If anyone in the world can afford to have a massive luxurious megayacht, it must be musician, ex Beatle and song writing legend Paul McCartney. But guess what, he doesn’t have a boat because he recently sold it, and even then it was an old refitted trawler named Barnaby Rudge.
As many will know, Barnaby Rudge was a character in Victorian author Charles Dicken’s novel of the same name, which is very appropriate as the trawler was one of a number of ‘Dickens Class’ vessels used by the British Army. McCartney bought the boat in 1987 and spent much of the time aboard with his late wife, Linda, who died from cancer in 1998.
According to Britain’s Sunday Express newspaper, McCartney made the decision to sell the vessel after meeting with their children Stella, Heather and Mary. “He has decided to make the break with the past and move on,” family friend Eric Green was quoted as saying. “Paul no longer uses the boat because it has memories he does not want to dwell on because of the cruel way Linda was taken from him.”

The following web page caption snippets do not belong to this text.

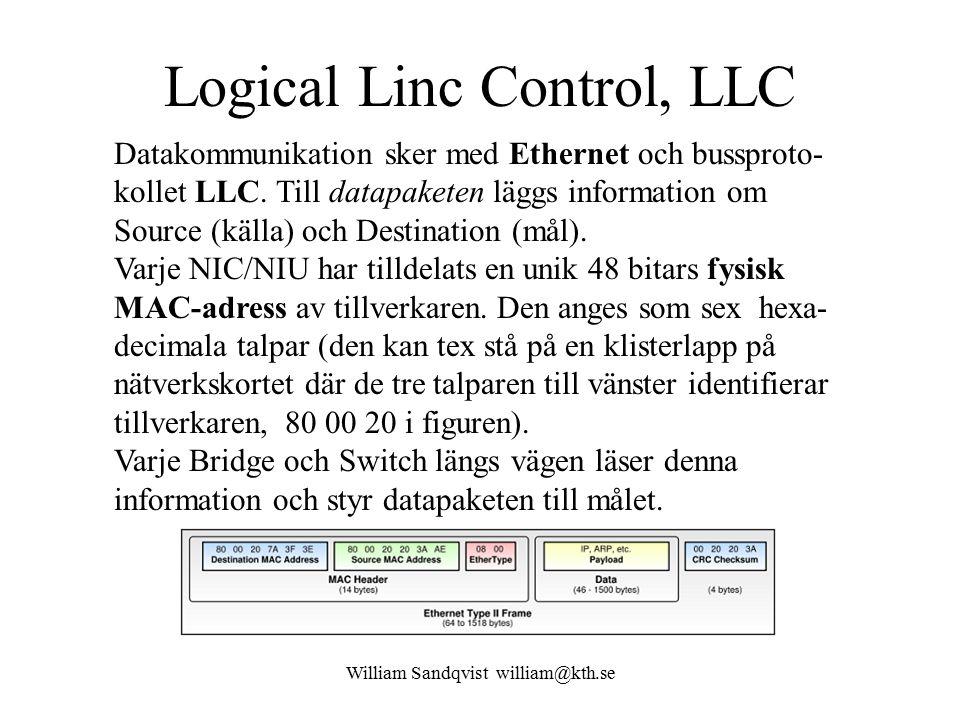 William Sandqvist william@kth.se Logical Linc Control, LLC Datakommunikation sker med Ethernet och bussproto- kollet LLC.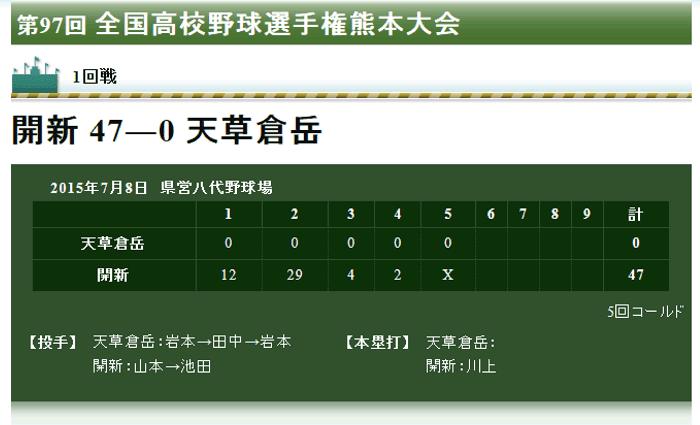 福井県の高校野球 - 詳細表示 - アズナフジの辛口 …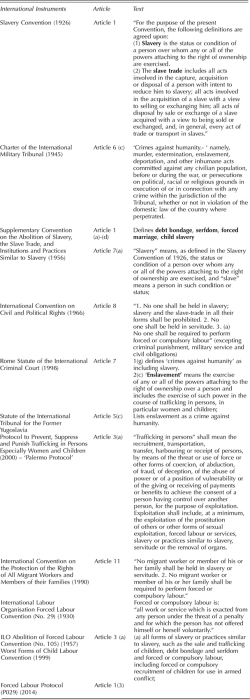 Table 1. International Legal Instruments on Slavery, Related Forms of Exploitation and Trafficking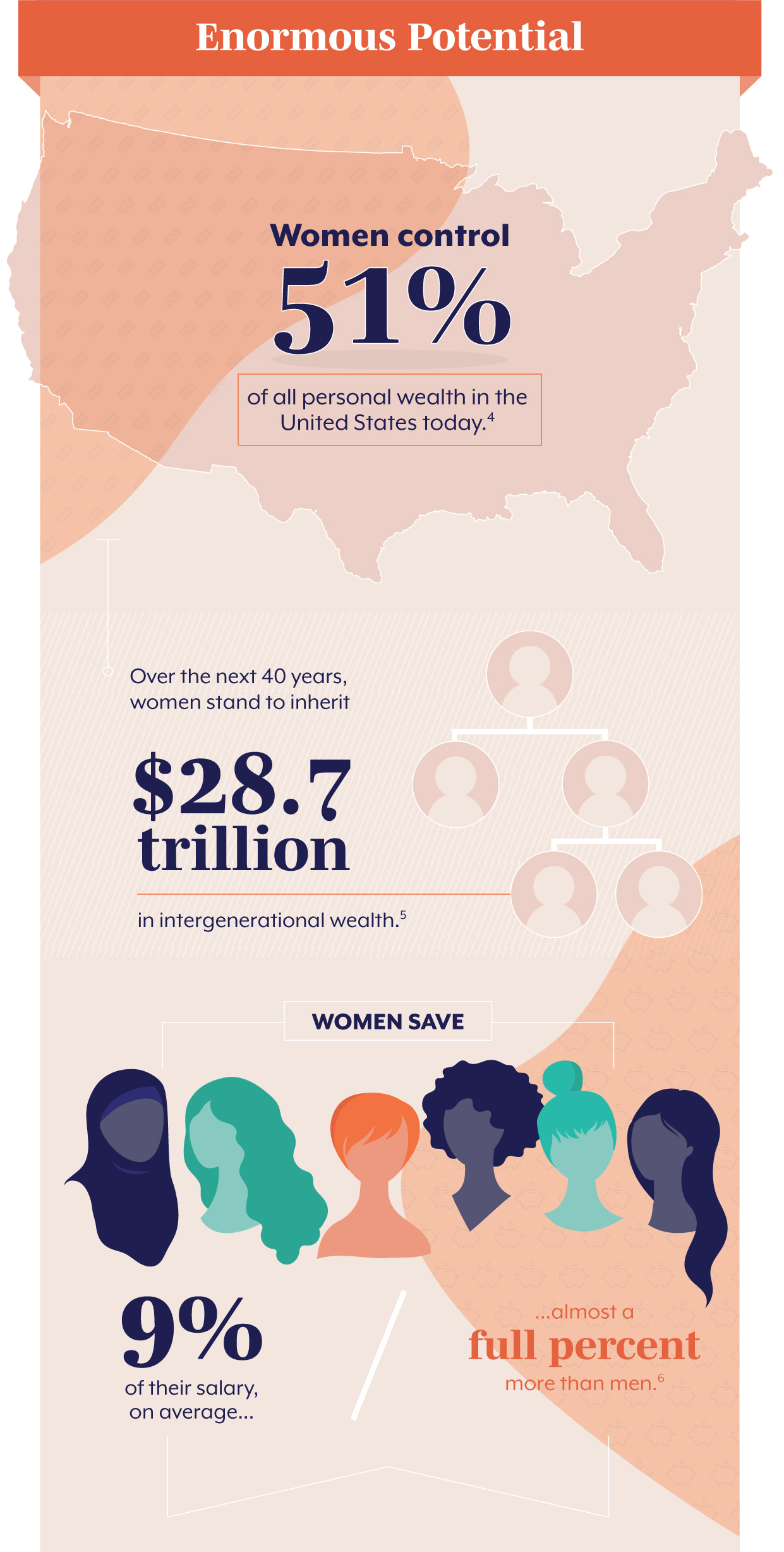 Enormous Potential The truth is, women wield a huge amount of influence over the economy, and their impact is only likely to grow. Women control 51% of all personal wealth in the United States today. (4) Over the next 40 years, women stand to inherit $28.7 trillion in intergenerational wealth. (5) On average, women save 9% of their salary. That's almost a full percent higher than men. (6)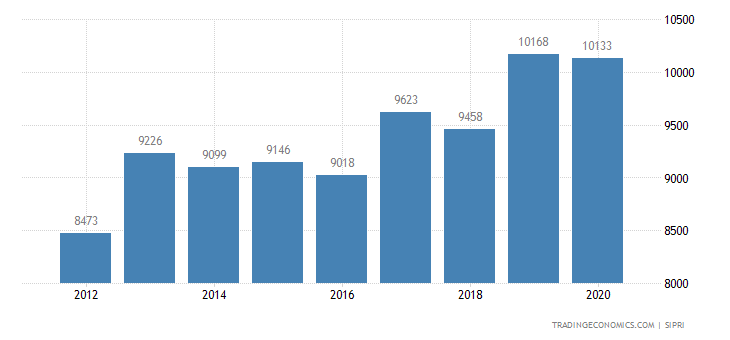 Colombia Military Expenditure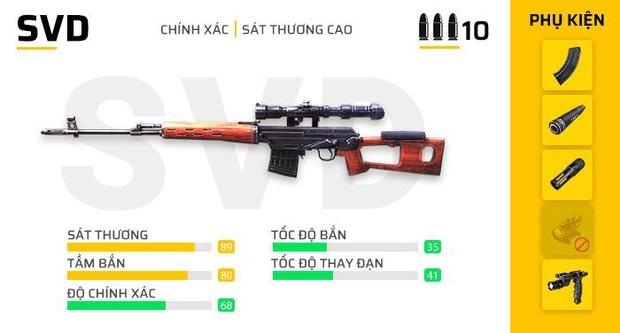 Free Fire: Nếu muốn đạt Top 1, những vũ khí mạnh mẽ này sẽ giúp bạn làm điều đó! - Ảnh 5.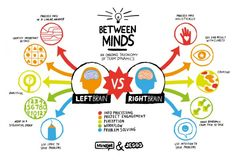 The left brain vs. the right brain.  Each side of our #brain processes, engages, perceives, works, and problem solves differently.  Pretty amazing!  #infographics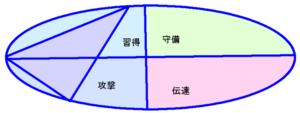 綾野剛さんの能力分布図(行動領域)
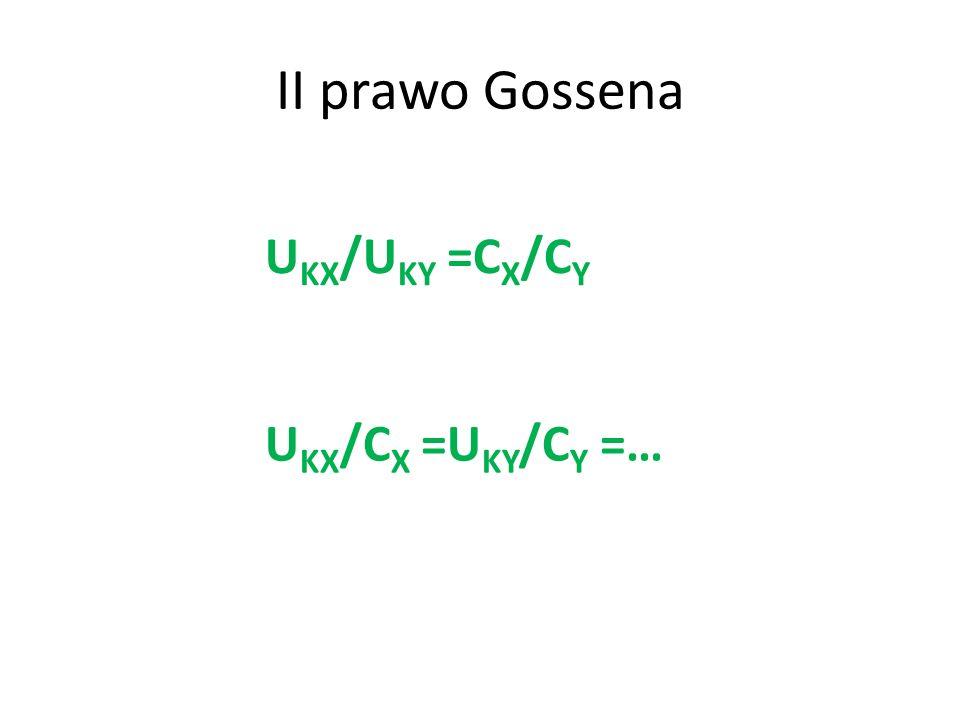 II prawo Gossena U KX /U KY =C X /C Y U KX /C X =U KY /C Y =…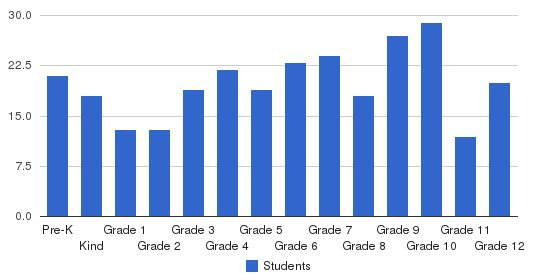 Statesville Christian School Students by Grade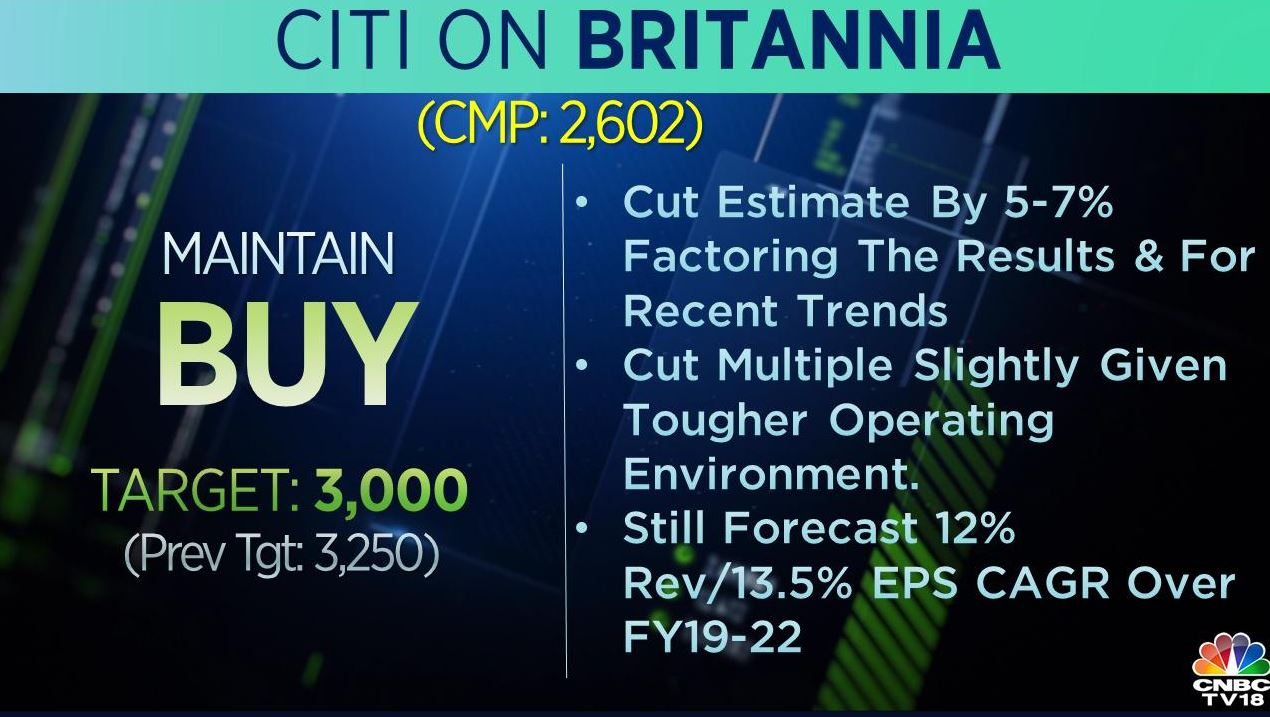 <strong>Citi on Britannia:</strong> The brokerage maintained 'buy' call on the stock with a target cut to Rs 3,000 per share from Rs 3,250 earlier. It cut estimate by 5-7 percent factoring the results and recent trends.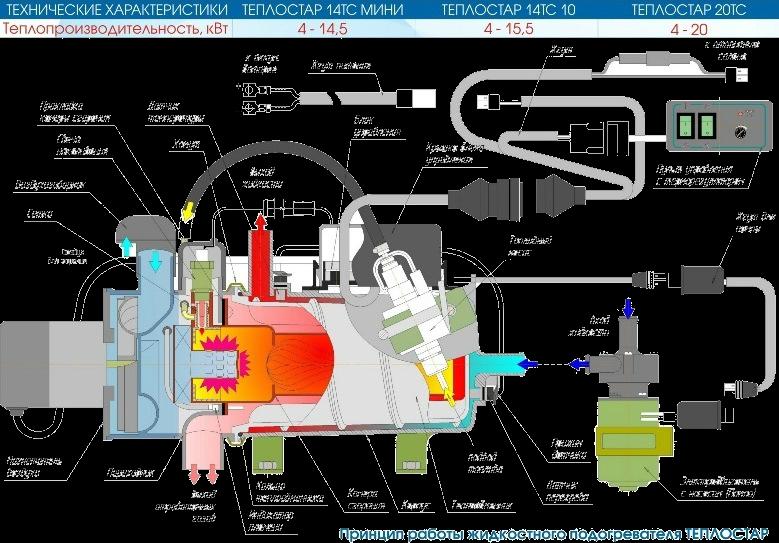 Для чего нужен предпусковой подогреватель двигателя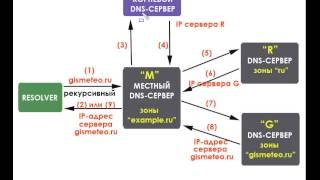 DNS-сервер с нуля. Урок 3. Структура и принцип работы системы DNS. Схема 1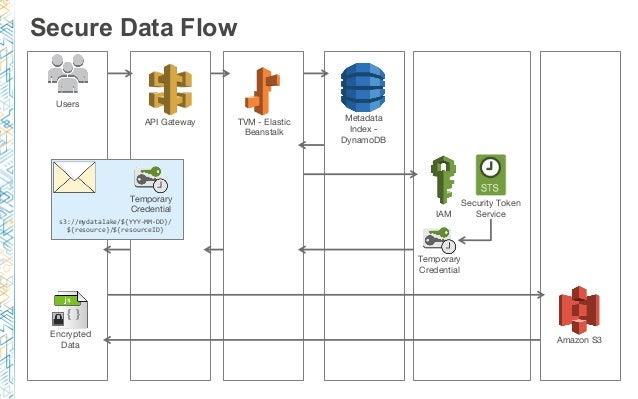 Scalable Data Analytics - DevDay Austin 2017 Day 2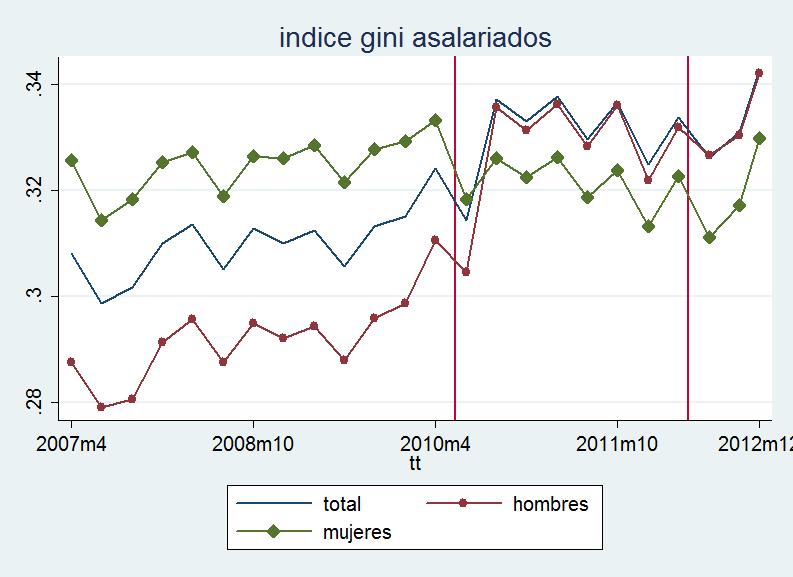 Desigualdad salarial, crisis y reformas: bofetadas para todos, pero por turnos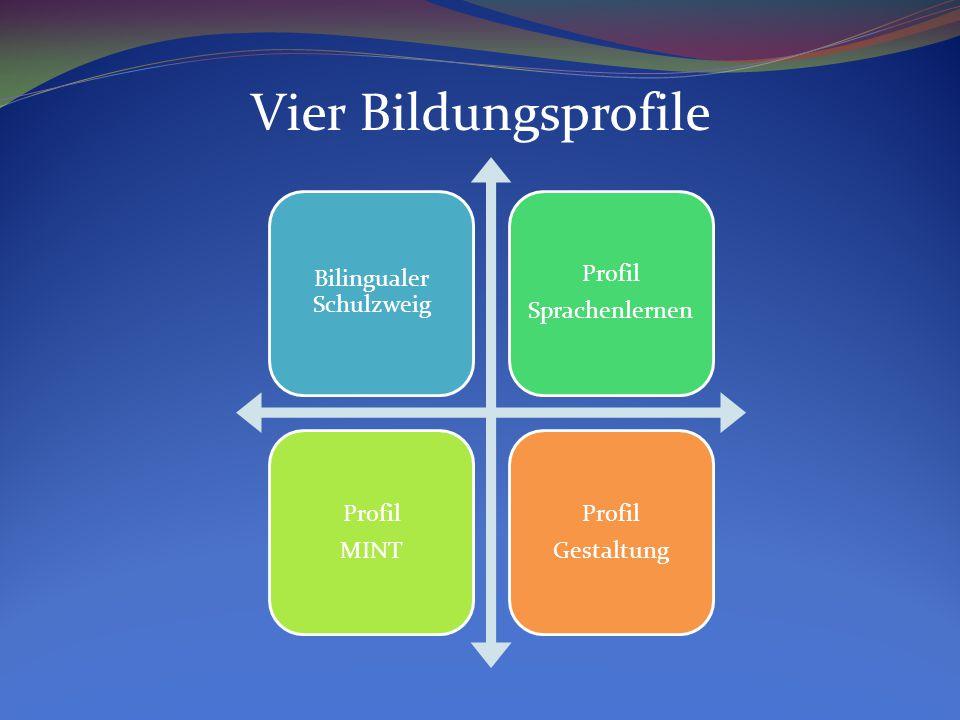 Bilingualer Schulzweig Profil Sprachenlernen Profil MINT Profil Gestaltung Vier Bildungsprofile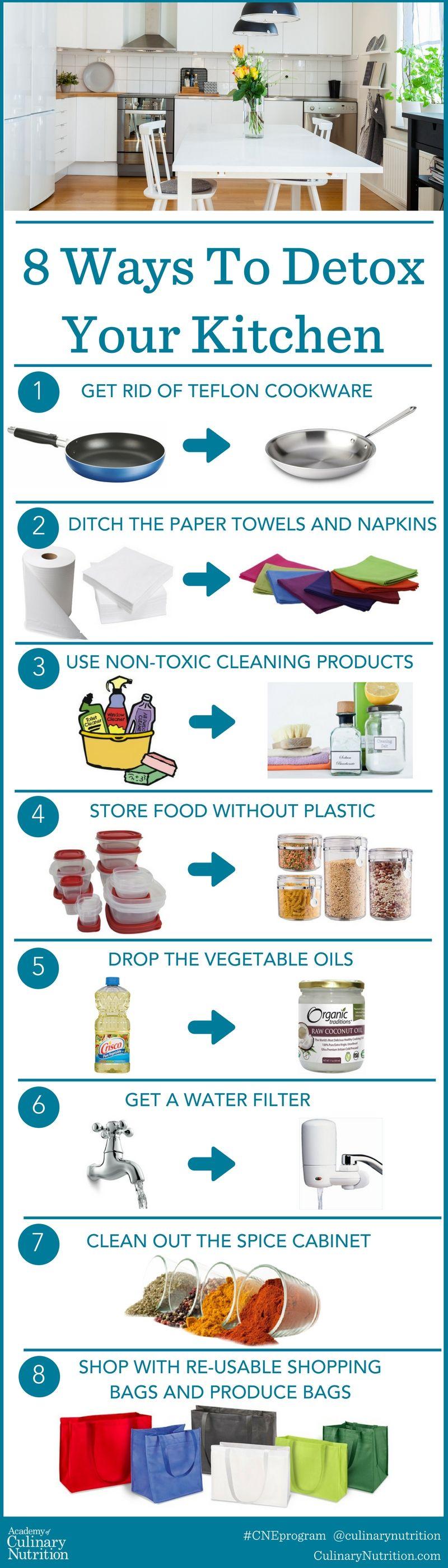8 Ways to Detox Your Kitchen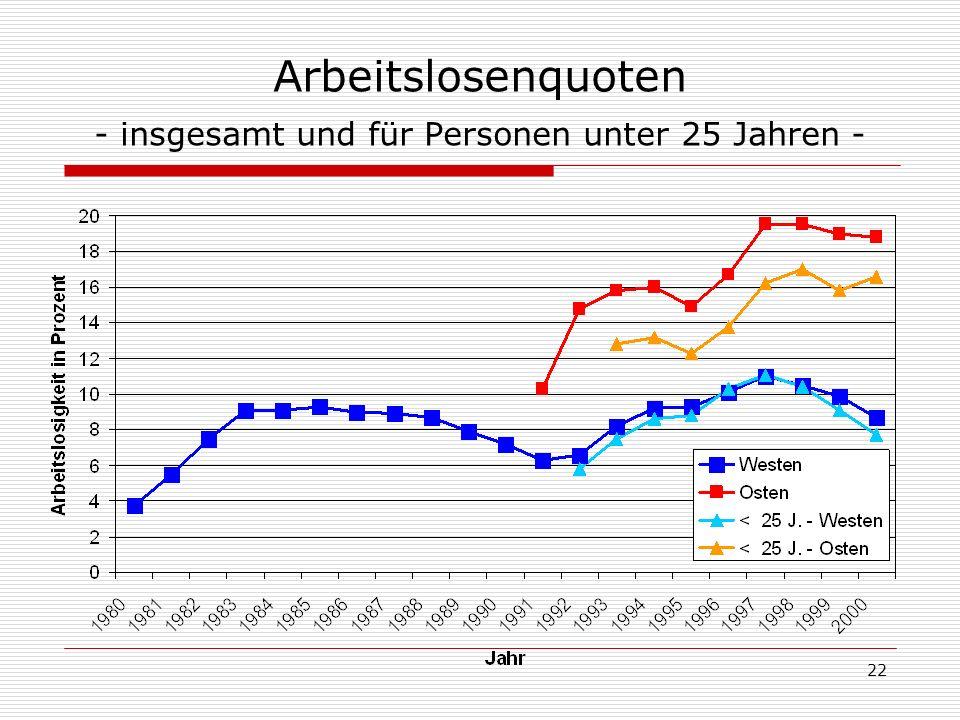 22 Arbeitslosenquoten - insgesamt und für Personen unter 25 Jahren -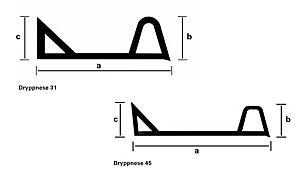 Dryppnese profiler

The Rudge was designed by Groves & Gutteridge of Cowes, Isle of Wight and built in April 1946 by the British Power Boat Company based in Hythe. She was listed for sale by the Essex Boatyards, for a lowly reported sum of £60,000, or about $101,000 in U.S. dollars. Proceeds from the sale were to be donated to the Oxfam charity.
The old trawler is deep drafted, ruggedly built and powered by twin diesels. The vessel has a seaworthy appearance, but according to one old soldier, boats of the Dickens Class quickly become uncomfortable in seas.
“They were great boats but were known to ‘roll on a damp lawn.’ I had one in my troop in 1968, and left my breakfast in the Solent more than once,” he reportedly said. The main saloon consists of a port side dining area with seating for six around a mahogany table with lockers under the seating. Starboard side has upholstered seating with lockers under. Forward cabin has four single berths, ample stowage and an en-suite head.
The aft cabin is the master with large double bunk and a second en-suite head. The woodwork is mahogany throughout with teak cabin soles and decks. Barnaby Rudge was apparently purchased by a Mr Adrian Pegler who says he paid a sum over and above the original asking price, due to the yacht’s history of illustrious ownership. Mr Pegler says that he intends to keep the boat’s character very much as it was when McCartney owned it.